Acompanhados de 16 desenhos, mais esboços que desenhos, mal compõem um volume -mas que volume.
William James contava só 23
anos quando se engajou na célebre Expedição Thayer ao
Brasil, liderada pelo não menos
célebre e controverso naturalista suíço-americano Louis
Agassiz (1807-73).
À primeira vista, não haveria
muita coisa de interesse nas
cartas efusivas e confessionais
que o jovem dirige a familiares,
com suas lamúrias sobre a varíola e subseqüente quase cegueira contraída no Rio.
África e França
A capital ora lhe aparece como a concepção materializada
de cidade africana, ora como civilizada urbe dotada de livrarias e restaurantes franceses.

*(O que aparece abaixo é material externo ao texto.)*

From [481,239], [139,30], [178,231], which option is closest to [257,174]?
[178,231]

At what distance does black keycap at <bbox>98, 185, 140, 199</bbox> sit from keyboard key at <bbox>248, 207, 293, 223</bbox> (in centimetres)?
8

Mas William já era William James, e Agassiz, mais Louis
Agassiz do que nunca.
Como explica Machado na
informativa introdução "O
Adão Norte-Americano no
Éden Amazônico", Agassiz viera ao Brasil na condição de correspondente assíduo do imperador dom Pedro 2º, professor
e fundador do Museu de Zoologia Comparada de Harvard e
ativo defensor de idéias racistas contra a miscigenação, num
país mergulhado em Guerra Civil (enquanto por aqui prosseguia a Guerra do Paraguai).
Os interesses da viagem
eram muitos e ambiciosos.
Abrangiam da busca de apoio
empírico para as convicções
antievolucionistas do "Professor" a negociações diplomáticas sobre a abertura da bacia
Amazônica para a navegação
internacional e até mesmo registro fotográfico da suposta
degeneração de mulatos, mamelucos e cafuzos.
James não era ainda um participante ativo desses debates
em seu país, mas um estudante
de medicina da Nova Inglaterra, admirador reticente da exuberância de Agassiz.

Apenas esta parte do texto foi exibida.